Diese Frage würde jeder Jurist mit einem eindeutigen „Ja“ beantworten.
Ein Arbeitszeugnis ist wichtig um einhergehend mit dem tabellarischen Lebenslauf die Richtigkeit der Angaben des Bewerbers zu unterstreichen.
Zudem sind ausführliche Arbeitszeugnisse auch Zeugnisse dafür, was der entsprechende Bewerber bereits für Tätigkeiten erlernen durfte und was genau seine Fertigkeiten sind.
Welche Arten von Arbeitszeugnissen gibt es?
Es gibt zwei verschiedene Varianten des Arbeitszeugnisses: Das einfach Arbeitszeugnis beschreibt ausschließlich die Dauer der Tätigkeit und die Art der Aufgabenfelder.
Dieses einfache Arbeitszeugnis gleicht einer schlichten Bescheinigung darüber, wann der Arbeitnehmer bei wem in welcher Form beschäftigt gewesen ist. Eine Wertung gibt es hier nicht.
Das ausführliche (oder qualifizierte) Arbeitszeugnis ist angebracht bei einem Arbeitsverhältnis, das länger andauerte. Länger im Sinne von ab der Beendigung des Arbeitsverhältnisses nach Einhaltung der Kündigungsfrist. Auszubildenden muss generell ein solches Zeugnis erstellt werden. Es gehört unterschrieben und wohlwollend formuliert.
Bis zu 30 Jahre hat man als Arbeitnehmer das Recht, ein Arbeitszeugnis beim ehemaligen Arbeitgeber anzufordern, so die Rechtsprechung. Verschicken muss dieses der ehemalige Arbeitgeber jedoch nicht, der zuvor Angestellte hat die Pflicht, sich dieses Arbeitszeugnis persönlich abzuholen. Wenn der Ex-Mitarbeiter jedoch glaubhaft belegen kann dass er zeitnahe nicht dazu in der Lage ist, das Arbeitszeugnis abzuholen, so muss es der ehemalige Arbeitgeber auch versenden.

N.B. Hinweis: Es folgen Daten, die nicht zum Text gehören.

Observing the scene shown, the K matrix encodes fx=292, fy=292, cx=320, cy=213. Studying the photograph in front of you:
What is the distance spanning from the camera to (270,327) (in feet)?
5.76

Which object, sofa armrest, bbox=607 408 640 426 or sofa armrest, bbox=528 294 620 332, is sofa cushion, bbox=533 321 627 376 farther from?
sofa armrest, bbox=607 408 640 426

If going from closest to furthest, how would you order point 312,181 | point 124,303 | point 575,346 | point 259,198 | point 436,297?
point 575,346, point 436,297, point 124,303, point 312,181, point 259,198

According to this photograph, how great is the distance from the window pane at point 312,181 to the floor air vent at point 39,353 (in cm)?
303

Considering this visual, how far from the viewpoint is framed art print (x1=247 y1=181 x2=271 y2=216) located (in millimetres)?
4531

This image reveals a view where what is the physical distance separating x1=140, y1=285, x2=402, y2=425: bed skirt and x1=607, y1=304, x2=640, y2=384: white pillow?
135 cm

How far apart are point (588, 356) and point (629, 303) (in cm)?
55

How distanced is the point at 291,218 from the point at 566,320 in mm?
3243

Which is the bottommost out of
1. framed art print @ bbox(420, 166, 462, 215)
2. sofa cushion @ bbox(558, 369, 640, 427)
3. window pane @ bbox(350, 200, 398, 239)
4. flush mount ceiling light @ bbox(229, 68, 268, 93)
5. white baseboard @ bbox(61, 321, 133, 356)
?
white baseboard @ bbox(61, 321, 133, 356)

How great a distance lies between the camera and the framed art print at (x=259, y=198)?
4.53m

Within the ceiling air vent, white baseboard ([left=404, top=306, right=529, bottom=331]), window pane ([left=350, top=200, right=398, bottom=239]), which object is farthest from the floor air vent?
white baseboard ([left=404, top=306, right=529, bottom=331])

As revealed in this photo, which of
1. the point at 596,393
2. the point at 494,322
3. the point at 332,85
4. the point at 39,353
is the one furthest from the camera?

Gefaltet gehört das Arbeitszeugnis übrigens nicht, es muss gänzlich unversehrt bleiben.
Was bedeutet denn was Schlechtes, obwohl es gut klingt?
Das sind die gemeinen Stellen im Arbeitsleben: Man arbeitet nach eigenem Ermessen fleißig und ordentlich, bekommt ein Arbeitszeugnis und freut sich zunächst darüber, bis jemand kommt der das liest und einen darauf hinweist, was darin wirklich steht. Daher ein paar Tipps, um Stolperfallen zu vermeiden:
„Er/Sie bemühte sich stets um Pünktlichkeit“ – Der Bewerber hat ein schlechtes Verhältnis zur Uhr und war nicht immer rechtzeitig an Ort und Stelle.
„Er/Sie war kritikbereit“ – aber nicht kritikfähig.
„Herr/Frau XY kam überwiegend in vorbildlicher Kleidung zur Arbeit“ – Dem war also nicht so.
„Immer konnten wir bei Frau/Herrn YX mit einem freundlichen Auftreten rechnen“ – Das klingt nichtig, wieso erwähnt man sowas explizit? Weil es daran Mängel gab!
„Der Mitarbeiter trug mit seiner geselligen Art zur Verbesserung des Betriebsklimas bei“ – Hier liegt ein Alkoholproblem vor.
„Falls erforderlich, hat Frau/Herr YX auch mal an der Kasse gearbeitet“ – Soll heißen: Nur im Notfall, freiwillig machte der Mitarbeiter keine Extra-Aufgaben.
„Für Belange der Belegschaft/des Kollegiums bewies er/sie immer Einfühlungsvermögen“ – Der Angestellte suchte sexuelle Kontakte in der Firma.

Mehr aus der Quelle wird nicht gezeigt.